La mantaise Claire Bové espère une médaille aux JO de Tokyo

YvesFOSSEY

Une médaille olympique pour les Yvelines ? Claire Bové, rameuse d’aviron du club de Mantes-la-Jolie, vise le podium aux Jeux Olympiques de Tokyo. Sa sélection vient d’être confirmée par le Comité national olympique et sportif français.

Claire Bové, la rameuse d’aviron de Mantes-la-Jolie, s’envolera pour les JO de Tokyo le 17 juillet. (Photo AS Mantes)

« J’ai hâte d’y être et que ça commence »

s’impatiente Claire Bové qui est actuellement en stage dans le Jura avec les membres de l’équipe de France d’aviron afin d’aguerrir sa préparation. Alors qu’elle s’envolera pour Tokyo le 17 juillet prochain, elle enchaîne les entraînements mais en plus elle bénéficie d’une préparation mentale afin d’être dans des conditions optimales le jour J.

Au club de Mantes depuis l’an dernier

La jeune femme, âgée de 23 ans, va donc défendre les couleurs de la France.
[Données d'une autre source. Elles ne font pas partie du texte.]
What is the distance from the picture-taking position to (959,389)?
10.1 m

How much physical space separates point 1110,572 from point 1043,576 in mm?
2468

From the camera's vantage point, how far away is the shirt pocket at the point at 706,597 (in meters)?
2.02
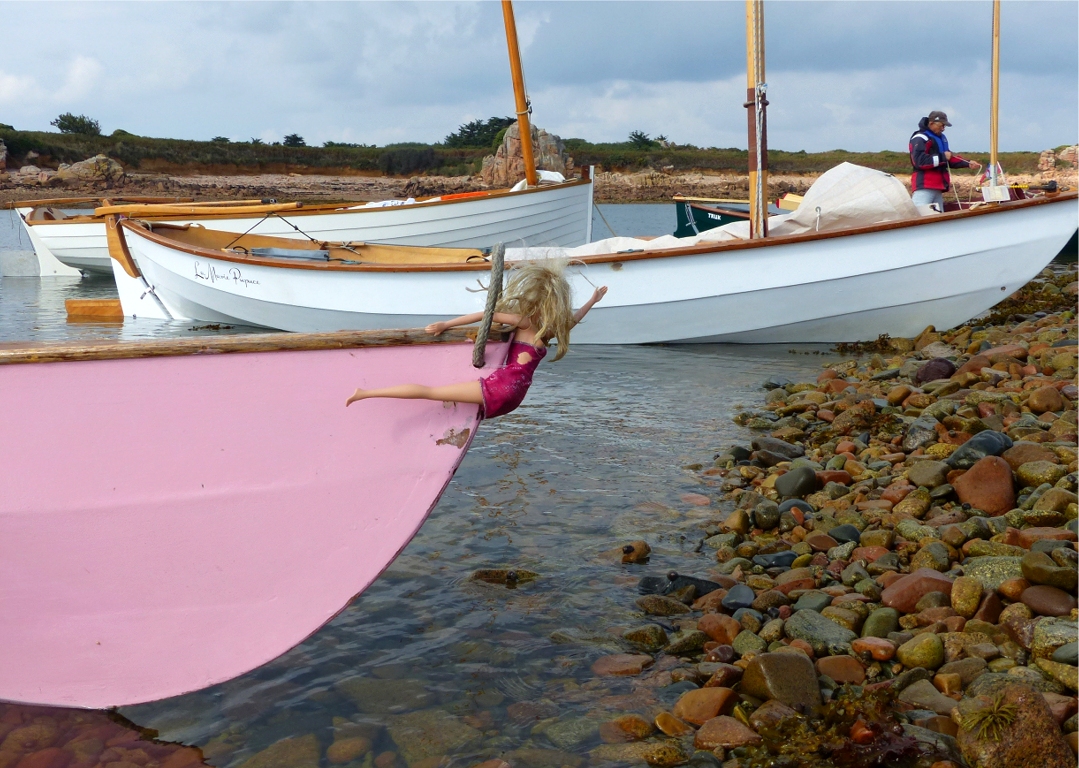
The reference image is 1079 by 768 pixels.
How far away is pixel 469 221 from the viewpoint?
15438 millimetres

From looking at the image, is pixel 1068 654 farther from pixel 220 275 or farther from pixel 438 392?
pixel 220 275

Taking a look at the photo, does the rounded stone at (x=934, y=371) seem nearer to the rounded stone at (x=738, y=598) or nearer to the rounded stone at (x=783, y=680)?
the rounded stone at (x=738, y=598)

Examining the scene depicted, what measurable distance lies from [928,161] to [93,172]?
57522 mm

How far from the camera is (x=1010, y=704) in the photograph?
291cm

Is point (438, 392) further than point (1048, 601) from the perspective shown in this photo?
No

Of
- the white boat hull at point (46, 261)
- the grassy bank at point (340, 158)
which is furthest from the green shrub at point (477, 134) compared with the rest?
the white boat hull at point (46, 261)

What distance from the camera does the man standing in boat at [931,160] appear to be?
1184 cm

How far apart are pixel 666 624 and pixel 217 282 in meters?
9.47

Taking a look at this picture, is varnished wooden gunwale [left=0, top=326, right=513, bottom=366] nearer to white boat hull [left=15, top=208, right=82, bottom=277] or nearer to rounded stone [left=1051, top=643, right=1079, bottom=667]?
rounded stone [left=1051, top=643, right=1079, bottom=667]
Mais pas que. Son coeur est dans les Yvelines. Ses proches résident à Montalet-le-Bois aux portes du Vexin et elle est entraînée par son père Vincent, lui-même ancien champion de la discipline.

« J’ai un très bon coach, comme mon père connaît le haut niveau, il est très exigeant », détaille-t-elle.

« Ma fille est tenace et perfectionniste, je l’entraîne depuis qu’elle est petite », confie Vincent Bové, fier du parcours de sa fille.

Claire Bové, qui a débuté à Meulan, est entraînée par son père Vincent. (Photo AS Mantes)

En plus Claire a fait ses armes au club de Meulan. Elle a rejoint celui de Mantes-la-Jolie l’an dernier. Une arrivée qui fait le bonheur du président Frédéric Andolfi. Selon lui, elle bénéficie de meilleures conditions d’entraînement.

« À Meulan, elle ramait sur la Seine, il peut y avoir des vagues mais surtout des souches et des objets flottants, à Mantes, il y a le bassin d’aviron et le stade nautique Didier Simond. À Tokyo, Claire sera notre porte-drapeau. »

En ce moment la rameuse de l’ASM n’est pas souvent dans les Yvelines. Elle passe une grande partie de son temps avec l’équipe de France au Pôle aviron de Lyon où elle suit des études pour devenir kinésithérapeute.

« Actuellement j’effectue une douzaine d’entraînements par semaines au rythme de près de quatre heures par jour », explique-t-elle.

Claire Bové parmi les équipes favorites

Dans sa catégorie en deux de couple avec la grenobloise Laura Tarantola, Claire Bové et son équipière figurent parmi les meilleures après avoir obtenu des bons résultats aux championnats d’Europe et aux Mondiaux. Si elle brigue le podium et pourquoi pas la plus haute marche, elle est consciente que la compétition s’annonce serrée.

« La concurrence est sévère et le niveau de la compétition aux JO s’annonce très élevé. Parmi les 15 bateaux, douze équipages sont très forts et six seulement seront qualifiés pour la finale. »

Les épreuves doivent se dérouler entre le 26 et le 30 juillet. La victoire se joue en quelques minutes. « Pendant 2 000 mètres, il faut tout donner, dès le début il faut envoyer », décrit la championne qui rêve de médaille. Voilà bientôt 40 ans que le club de Mantes-la-Jolie attend cet instant. En 1984, aux Jeux Olympiques de Los-Angeles, Patrick Lefoulon avait décroché l’argent en kayak biplace 1 000 mètres avec Bernard Brégeon.